Hash tables of course!
Hash tables can be used as a very fast method of joining two tables. The smaller table is read into memory. The location in RAM for any given row from the small table can be identified by running the key (in this case id
) through a very fast hashing algorithm. This circumvents the need for an index provided that you have enough memory to hold that keys from the smaller table in memory. With only 12m rows you should be fine.
Once the keys from the smaller table are read into memory, it simply iterates over the larger table, runs the hashing algorithm against each id in the large table to see if it finds a hit against the values from the small table registered in RAM, and if it does, outputs the row.

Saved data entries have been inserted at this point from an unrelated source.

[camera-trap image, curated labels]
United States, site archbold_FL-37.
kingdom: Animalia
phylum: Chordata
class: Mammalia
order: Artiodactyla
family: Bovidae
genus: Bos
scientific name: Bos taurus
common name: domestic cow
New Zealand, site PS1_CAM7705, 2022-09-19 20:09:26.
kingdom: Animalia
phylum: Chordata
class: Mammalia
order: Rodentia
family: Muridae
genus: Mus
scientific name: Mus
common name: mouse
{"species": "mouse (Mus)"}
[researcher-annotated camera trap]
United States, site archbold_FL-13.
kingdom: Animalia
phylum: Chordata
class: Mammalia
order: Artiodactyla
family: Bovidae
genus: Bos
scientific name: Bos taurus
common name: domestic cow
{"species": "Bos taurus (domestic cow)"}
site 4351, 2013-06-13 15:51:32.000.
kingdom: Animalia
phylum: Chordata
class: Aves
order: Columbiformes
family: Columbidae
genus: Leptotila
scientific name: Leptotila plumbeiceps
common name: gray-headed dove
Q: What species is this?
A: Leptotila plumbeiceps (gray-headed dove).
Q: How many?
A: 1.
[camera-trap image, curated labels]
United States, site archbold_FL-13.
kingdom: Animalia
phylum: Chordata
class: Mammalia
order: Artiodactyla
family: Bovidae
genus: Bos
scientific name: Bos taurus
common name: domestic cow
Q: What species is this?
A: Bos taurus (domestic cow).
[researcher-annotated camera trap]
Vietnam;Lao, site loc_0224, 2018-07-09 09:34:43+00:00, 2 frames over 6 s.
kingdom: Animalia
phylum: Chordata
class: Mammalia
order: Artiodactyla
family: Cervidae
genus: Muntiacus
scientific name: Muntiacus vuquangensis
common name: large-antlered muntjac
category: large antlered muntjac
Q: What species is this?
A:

The only overhead is loading the small table into memory (very fast), and the hashing of each key in the big table (very fast). The memory lookup time may as well be considered instant.
It's incredibly efficient because it's only reading each table once from disk. Using an index effectively results in reading the smaller table many times (or at least the index of the smaller table).
data filtered_bigtable;
set bigtable;
if _n_ eq 1 then do;
declare hash ht(dataset:'idlist') ;
ht.definekey('id');
ht.definedone();
end;
if ht.find() eq 0 then do;
output;
end;
run;
Hashtables can be used for all kinds of programmatic goodness in SAS so be sure to read up on them. They offer a lot more than just joins.
Also - be sure to keep just the columns you require from the larger table as this can reduce the amount of time spent reading in the rows from the larger table.